The present application is described with reference to flowchart illustrations and/or block diagrams of methods, apparatus (systems), and computer program products according to embodiments of the application. It will be understood that each flow and/or block of the flow diagrams and/or block diagrams, and combinations of flows and/or blocks in the flow diagrams and/or block diagrams, can be implemented by computer program instructions. These computer program instructions may be provided to a processor of a general purpose computer, special purpose computer, embedded processor, or other programmable data processing apparatus to produce a machine, such that the instructions, which execute via the processor of the computer or other programmable data processing apparatus, create means for implementing the functions specified in the flowchart flow or flows and/or block diagram block or blocks.

These computer program instructions may also be stored in a computer-readable memory that can direct a computer or other programmable data processing apparatus to function in a particular manner, such that the instructions stored in the computer-readable memory produce an article of manufacture including instruction means which implement the function specified in the flowchart flow or flows and/or block diagram block or blocks.

These computer program instructions may also be loaded onto a computer or other programmable data processing apparatus to cause a series of operational steps to be performed on the computer or other programmable apparatus to produce a computer implemented process such that the instructions which execute on the computer or other programmable apparatus provide steps for implementing the functions specified in the flowchart flow or flows and/or block diagram block or blocks.

In a typical configuration, a computing device includes one or more processors (CPUs), input/output interfaces, network interfaces, and memory.

The memory may include forms of volatile memory in a computer readable medium, Random Access Memory (RAM) and/or non-volatile memory, such as Read Only Memory (ROM) or flash memory (flash RAM). Memory is an example of a computer-readable medium.
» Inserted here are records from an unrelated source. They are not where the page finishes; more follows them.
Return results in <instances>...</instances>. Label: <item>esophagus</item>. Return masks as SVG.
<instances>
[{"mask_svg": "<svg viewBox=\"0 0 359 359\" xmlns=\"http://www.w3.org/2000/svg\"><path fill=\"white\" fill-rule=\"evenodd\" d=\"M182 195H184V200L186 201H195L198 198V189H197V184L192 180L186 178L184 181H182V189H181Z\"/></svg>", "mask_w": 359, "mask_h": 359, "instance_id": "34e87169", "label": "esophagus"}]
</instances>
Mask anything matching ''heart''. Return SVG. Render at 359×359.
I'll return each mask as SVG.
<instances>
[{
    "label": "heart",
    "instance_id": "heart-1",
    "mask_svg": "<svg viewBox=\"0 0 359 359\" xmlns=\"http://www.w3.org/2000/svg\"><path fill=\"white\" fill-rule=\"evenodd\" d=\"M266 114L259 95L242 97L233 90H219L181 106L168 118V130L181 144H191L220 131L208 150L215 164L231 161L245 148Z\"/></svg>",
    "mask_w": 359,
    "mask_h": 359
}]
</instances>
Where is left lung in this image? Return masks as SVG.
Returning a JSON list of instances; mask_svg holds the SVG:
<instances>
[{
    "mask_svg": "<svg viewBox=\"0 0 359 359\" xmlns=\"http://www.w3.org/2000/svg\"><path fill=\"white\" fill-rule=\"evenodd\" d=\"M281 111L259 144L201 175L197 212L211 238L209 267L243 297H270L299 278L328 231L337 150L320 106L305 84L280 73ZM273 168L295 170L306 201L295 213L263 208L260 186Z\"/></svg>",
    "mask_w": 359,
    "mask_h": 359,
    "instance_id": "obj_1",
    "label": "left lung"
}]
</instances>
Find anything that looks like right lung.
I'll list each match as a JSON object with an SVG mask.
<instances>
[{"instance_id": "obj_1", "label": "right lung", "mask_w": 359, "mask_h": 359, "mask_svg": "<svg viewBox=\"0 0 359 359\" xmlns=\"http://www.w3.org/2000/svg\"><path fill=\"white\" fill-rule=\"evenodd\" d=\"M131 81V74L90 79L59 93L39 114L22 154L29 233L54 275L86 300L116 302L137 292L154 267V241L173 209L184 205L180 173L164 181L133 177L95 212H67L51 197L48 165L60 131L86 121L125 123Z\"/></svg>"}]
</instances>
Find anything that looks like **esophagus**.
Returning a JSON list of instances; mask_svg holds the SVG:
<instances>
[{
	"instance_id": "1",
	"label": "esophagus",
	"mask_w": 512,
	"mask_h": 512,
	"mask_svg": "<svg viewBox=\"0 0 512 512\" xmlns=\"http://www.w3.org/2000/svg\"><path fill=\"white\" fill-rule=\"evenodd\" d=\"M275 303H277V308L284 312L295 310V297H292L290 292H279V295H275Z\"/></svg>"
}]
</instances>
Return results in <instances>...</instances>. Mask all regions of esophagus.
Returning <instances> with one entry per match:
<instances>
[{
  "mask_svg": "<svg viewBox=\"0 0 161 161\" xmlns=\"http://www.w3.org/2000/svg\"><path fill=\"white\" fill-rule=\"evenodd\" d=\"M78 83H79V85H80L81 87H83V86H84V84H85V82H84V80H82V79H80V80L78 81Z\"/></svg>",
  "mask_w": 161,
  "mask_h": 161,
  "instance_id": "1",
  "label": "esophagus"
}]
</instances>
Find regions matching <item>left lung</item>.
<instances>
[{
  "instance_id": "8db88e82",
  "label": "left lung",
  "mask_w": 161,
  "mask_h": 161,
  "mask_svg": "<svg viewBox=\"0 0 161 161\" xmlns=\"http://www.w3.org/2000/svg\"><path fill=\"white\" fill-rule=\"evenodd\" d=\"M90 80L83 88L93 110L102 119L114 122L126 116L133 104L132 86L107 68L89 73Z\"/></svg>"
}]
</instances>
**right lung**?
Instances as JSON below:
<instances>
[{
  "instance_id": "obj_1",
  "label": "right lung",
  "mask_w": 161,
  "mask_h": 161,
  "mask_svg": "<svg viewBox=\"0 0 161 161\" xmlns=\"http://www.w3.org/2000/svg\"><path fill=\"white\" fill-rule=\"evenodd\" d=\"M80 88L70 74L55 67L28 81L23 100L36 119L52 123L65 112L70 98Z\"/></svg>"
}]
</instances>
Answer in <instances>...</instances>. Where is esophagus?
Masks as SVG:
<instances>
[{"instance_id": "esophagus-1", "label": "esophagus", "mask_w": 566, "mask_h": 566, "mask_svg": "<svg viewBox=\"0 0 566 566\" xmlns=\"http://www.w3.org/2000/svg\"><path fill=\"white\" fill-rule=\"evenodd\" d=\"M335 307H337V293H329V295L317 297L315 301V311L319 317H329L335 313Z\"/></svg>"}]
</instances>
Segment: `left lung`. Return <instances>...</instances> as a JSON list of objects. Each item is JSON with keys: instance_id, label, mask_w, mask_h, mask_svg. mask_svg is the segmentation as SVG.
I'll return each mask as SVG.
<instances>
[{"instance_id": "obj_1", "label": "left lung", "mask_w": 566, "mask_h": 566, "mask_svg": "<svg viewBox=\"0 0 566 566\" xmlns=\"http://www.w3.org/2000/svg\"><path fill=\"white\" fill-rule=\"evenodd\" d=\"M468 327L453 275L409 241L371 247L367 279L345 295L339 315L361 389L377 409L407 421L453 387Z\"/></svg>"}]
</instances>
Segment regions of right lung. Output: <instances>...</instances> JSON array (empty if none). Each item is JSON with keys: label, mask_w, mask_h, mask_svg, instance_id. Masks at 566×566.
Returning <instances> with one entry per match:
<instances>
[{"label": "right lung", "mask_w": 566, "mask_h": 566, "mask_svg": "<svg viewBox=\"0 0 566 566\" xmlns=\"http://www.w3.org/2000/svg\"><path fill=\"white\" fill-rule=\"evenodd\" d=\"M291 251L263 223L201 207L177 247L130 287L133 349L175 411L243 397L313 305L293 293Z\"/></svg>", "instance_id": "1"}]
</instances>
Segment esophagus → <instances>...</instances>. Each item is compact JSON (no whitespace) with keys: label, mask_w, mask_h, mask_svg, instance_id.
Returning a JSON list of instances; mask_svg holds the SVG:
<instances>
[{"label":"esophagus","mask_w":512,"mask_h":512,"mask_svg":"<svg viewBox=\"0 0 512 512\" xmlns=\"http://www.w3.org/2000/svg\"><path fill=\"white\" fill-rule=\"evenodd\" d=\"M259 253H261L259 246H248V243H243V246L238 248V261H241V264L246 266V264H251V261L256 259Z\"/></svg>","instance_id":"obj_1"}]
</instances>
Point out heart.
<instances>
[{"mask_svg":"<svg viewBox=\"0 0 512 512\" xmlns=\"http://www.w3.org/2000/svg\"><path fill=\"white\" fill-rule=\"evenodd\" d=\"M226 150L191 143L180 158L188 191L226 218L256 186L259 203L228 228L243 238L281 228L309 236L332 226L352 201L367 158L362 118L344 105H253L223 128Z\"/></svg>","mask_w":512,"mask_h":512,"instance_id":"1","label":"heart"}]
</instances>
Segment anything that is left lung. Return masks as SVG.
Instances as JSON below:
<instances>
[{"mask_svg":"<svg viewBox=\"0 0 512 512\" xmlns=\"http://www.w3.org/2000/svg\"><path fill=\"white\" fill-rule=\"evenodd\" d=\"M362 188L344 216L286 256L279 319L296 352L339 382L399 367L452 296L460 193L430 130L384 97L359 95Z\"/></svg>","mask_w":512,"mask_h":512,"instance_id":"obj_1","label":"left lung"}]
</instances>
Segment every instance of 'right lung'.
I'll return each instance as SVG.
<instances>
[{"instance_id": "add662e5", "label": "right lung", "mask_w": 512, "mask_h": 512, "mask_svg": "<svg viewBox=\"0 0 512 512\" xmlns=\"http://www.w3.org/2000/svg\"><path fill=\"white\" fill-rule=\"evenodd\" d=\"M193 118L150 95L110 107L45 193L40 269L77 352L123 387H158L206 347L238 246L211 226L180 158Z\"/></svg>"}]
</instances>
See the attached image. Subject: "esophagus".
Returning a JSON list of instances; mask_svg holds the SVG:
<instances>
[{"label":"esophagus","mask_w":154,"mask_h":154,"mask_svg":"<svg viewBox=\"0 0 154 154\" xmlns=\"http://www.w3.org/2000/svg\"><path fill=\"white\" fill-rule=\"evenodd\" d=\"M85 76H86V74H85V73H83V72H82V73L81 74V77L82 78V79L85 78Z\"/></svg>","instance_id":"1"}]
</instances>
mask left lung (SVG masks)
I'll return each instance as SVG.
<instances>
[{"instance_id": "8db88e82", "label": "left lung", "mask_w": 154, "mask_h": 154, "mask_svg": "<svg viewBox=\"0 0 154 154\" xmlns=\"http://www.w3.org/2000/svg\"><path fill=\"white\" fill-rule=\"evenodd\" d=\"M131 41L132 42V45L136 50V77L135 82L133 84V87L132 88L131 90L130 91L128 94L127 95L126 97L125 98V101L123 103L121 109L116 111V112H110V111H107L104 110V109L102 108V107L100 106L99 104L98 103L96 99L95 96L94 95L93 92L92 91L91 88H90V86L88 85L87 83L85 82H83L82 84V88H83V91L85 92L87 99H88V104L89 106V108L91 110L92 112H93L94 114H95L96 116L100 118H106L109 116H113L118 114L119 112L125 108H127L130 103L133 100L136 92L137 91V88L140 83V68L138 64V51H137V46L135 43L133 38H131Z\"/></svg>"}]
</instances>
Computer-readable media, including both non-transitory and non-transitory, removable and non-removable media, may implement information storage by any method or technology. The information may be computer readable instructions, data structures, modules of a program, or other data. Examples of computer storage media include, but are not limited to, phase change memory (PRAM), Static Random Access Memory (SRAM), Dynamic Random Access Memory (DRAM), other types of Random Access Memory (RAM), Read Only Memory (ROM), Electrically Erasable Programmable Read Only Memory (EEPROM), flash memory or other memory technology, compact disc read only memory (CD-ROM), Digital Versatile Discs (DVD) or other optical storage, magnetic cassettes, magnetic tape magnetic disk storage or other magnetic storage devices, or any other non-transmission medium that can be used to store information that can be accessed by a computing device. As defined herein, a computer readable medium does not include a transitory computer readable medium such as a modulated data signal and a carrier wave.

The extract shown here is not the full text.